Data provided:
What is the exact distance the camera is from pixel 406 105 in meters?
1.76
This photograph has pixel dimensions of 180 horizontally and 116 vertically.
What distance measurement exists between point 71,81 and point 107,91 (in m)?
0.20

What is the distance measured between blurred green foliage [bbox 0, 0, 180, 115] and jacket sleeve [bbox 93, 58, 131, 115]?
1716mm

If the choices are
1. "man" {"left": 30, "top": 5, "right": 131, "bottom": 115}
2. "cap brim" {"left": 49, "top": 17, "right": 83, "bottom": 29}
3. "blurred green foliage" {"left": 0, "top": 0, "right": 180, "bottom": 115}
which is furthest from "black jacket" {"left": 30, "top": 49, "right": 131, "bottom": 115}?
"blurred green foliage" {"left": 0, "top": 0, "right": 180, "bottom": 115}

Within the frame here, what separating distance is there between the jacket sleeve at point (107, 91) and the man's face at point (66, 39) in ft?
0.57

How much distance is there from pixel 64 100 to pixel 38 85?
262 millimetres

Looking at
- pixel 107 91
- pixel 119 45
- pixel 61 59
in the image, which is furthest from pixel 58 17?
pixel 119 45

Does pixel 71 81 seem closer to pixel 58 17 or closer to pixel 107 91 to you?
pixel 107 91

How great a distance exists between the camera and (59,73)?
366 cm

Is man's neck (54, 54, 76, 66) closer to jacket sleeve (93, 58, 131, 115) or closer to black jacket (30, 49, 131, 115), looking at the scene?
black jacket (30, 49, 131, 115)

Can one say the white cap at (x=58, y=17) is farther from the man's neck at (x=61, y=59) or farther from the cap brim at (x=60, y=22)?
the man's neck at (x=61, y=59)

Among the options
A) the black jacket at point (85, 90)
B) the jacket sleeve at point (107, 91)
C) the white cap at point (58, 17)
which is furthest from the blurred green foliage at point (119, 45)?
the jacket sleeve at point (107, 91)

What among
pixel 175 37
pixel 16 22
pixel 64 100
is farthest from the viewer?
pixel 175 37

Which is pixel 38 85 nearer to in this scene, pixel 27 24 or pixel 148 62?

To do: Give again only the lines of the material above that run from the one with "If the choices are" through the end, both included, exactly as they appear.

Written solution:
If the choices are
1. "man" {"left": 30, "top": 5, "right": 131, "bottom": 115}
2. "cap brim" {"left": 49, "top": 17, "right": 83, "bottom": 29}
3. "blurred green foliage" {"left": 0, "top": 0, "right": 180, "bottom": 115}
which is furthest from "black jacket" {"left": 30, "top": 49, "right": 131, "bottom": 115}?
"blurred green foliage" {"left": 0, "top": 0, "right": 180, "bottom": 115}

Within the frame here, what separating distance is there between the jacket sleeve at point (107, 91) and the man's face at point (66, 39) in ft?
0.57

How much distance is there from pixel 64 100 to pixel 38 85?
262 millimetres

Looking at
- pixel 107 91
- pixel 119 45
- pixel 61 59
in the image, which is furthest from pixel 58 17?
pixel 119 45

Does pixel 71 81 seem closer to pixel 58 17 or closer to pixel 107 91 to you?
pixel 107 91

How great a distance exists between the camera and (59,73)?
366 cm

Is man's neck (54, 54, 76, 66) closer to jacket sleeve (93, 58, 131, 115) or closer to black jacket (30, 49, 131, 115), looking at the scene?
black jacket (30, 49, 131, 115)

Can one say the white cap at (x=58, y=17) is farther from the man's neck at (x=61, y=59) or farther from the cap brim at (x=60, y=22)?
the man's neck at (x=61, y=59)

Among the options
A) the black jacket at point (85, 90)
B) the jacket sleeve at point (107, 91)
C) the white cap at point (58, 17)
which is furthest from the blurred green foliage at point (119, 45)?
the jacket sleeve at point (107, 91)

What among
pixel 175 37
pixel 16 22
pixel 64 100
is farthest from the viewer?
pixel 175 37

Which is pixel 38 85 nearer to in this scene, pixel 27 24 or pixel 148 62?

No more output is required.